À compléter>
1) Répondez à partir de l'extrait sur l'autisme :
(a) Quel aliment est une aversion pour le fils ?
(b) Quelle série Netflix l'extrait cite-t-il ?
(c) Qui est l'auteur de « L'empereur, c'est moi » ?
2) Reproduisez à l'identique le passage de l'extrait sur l'autisme qui commence à « Sais-tu pourquoi je » et se termine à « vulgarisation de l’autisme. ».

L’opposition la plus incontestable chez mon fils est : son refus de parler. Par exemple, il n’a jamais parlé à personne ni à la crèche ni à l’école. Il n’a jamais dit « Bonjour », même aux personnes de son entourage. Il a fait un petit progrès dans ce sens, il commence à comprendre l’importance de faire un geste pour saluer et établir une communication non orale avec quelqu’un. Ce qui est difficile pour lui est de saisir l’importance que son « interlocuteur » le voie lorsqu’il fait un geste pour dire bonjour. Il lui arrive souvent de parler tout seul, on m’a dit que c’était une sorte d’entraînement pour lui dans les échanges sociaux, mais quelques fois je crois qu’il veut discuter avec moi sauf qu’il n’a pas compris que je dois être à une distance raisonnable pour l’entendre. Cela entraîne des scènes très drôles dans notre famille.
Une autre manifestation de la rigidité chez les autistes est la rigidité alimentaire. Le refus de manger certains aliments est dû principalement à leur hyper sensibilité. Ainsi, il y a beaucoup de produits bannis de leurs repas à cause de la texture, des couleurs, des formes, de l’odeur et de l’aspect visuel. Dans le cas de l’autisme, ce dégoût pour certains aliments devient plutôt une aversion ou leurs aliments préférés deviennent une exigence. Dans le cas de mon fils, la salade est une aversion et les saucisses Frankfurt de la boucherie (et pas n’importe laquelle) une obsession. Les repas à la cantine, dans un restaurant en famille ou chez les amis, sont compliqués. Il faut beaucoup anticiper pour éviter les imprévus et les crises.
La rigidité a des côtés positifs. Par exemple, quelques enfants porteurs d’autisme arrivent à répondre clairement, avec précision et de manière détaillée à une question bien formulée où il n’y a pas d’ambiguïté, s’ils connaissent la réponse. Le langage politiquement correct, ils ne savent pas l’utiliser. Ils mentent difficilement et le sens de phrases ironiques est presque impossible à comprendre (une carrière en politique est fortement déconseillée chez les autistes !). Cela entraînera comme conséquence une mauvaise interprétation des propos de l’enfant par ses interlocuteurs : être « trop honnête », trop « franc-parler » est un défaut apparemment dans notre société.
Un autre regard sur le spectre autistique
Si votre curiosité vous amène à explorer le monde autistique, le spectre, le TSA, Autistan, le monde aspie, je vous invite à découvrir :
Je suis à l’Est ou Voyages en Autistan de Josef Schovanec, un témoignage d’une personne d’Autistan.
L’empereur, c’est moi de Hugo Horiot, un témoignage d’une personne dans le spectre.
La différence invisible de Julia Dachez, un témoignage d’une Aspergirl.
Sais-tu pourquoi je saute ? De Naoki Higashida, un témoignage d’un enfant TSA.
Einstein, le sexe et moi de Olivier Liron, un témoignage d’un aspie.
« Atypical », série Netflix sur un jeune adolescent TSA.
« Alistair HParadoxæ », chaîne YouTube de vulgarisation de l’autisme.
Comprendre les personnes autistes de haut niveau de Peter Vermeulen
Éloge des intelligences atypiques de David Gourion et Séverin Leduc
Pour inclure nos enfants porteurs de handicaps dans la société, il n’est pas nécessaire de comprendre. Quelques fois, c’est même impossible. Je pense qu’il suffit d’un peu de tolérance, d’empathie, de bienveillance, de souplesse, d’éviter les jugements, de faire un pas vers l’autre même s’il n’est pas comme nous.

Données recueillies
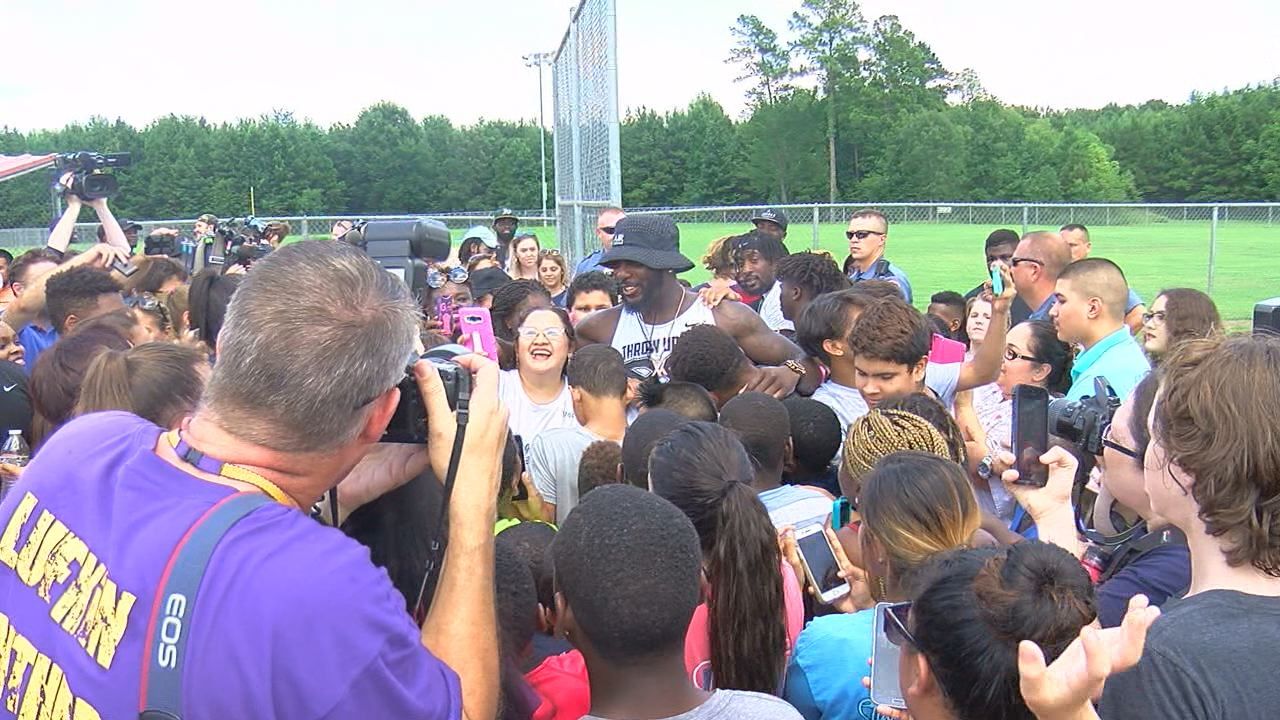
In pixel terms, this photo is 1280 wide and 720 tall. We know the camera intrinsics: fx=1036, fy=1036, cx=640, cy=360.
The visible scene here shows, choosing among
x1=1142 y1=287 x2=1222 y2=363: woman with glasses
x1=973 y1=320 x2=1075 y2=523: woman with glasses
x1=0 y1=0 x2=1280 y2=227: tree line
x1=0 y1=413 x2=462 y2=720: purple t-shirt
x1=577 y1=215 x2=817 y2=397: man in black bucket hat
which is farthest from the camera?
x1=0 y1=0 x2=1280 y2=227: tree line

Résultats attendus>
1)
(a) La salade.
(b) « Atypical ».
(c) Hugo Horiot.

2)
Sais-tu pourquoi je saute ? De Naoki Higashida, un témoignage d’un enfant TSA.
Einstein, le sexe et moi de Olivier Liron, un témoignage d’un aspie.
« Atypical », série Netflix sur un jeune adolescent TSA.
« Alistair HParadoxæ », chaîne YouTube de vulgarisation de l’autisme.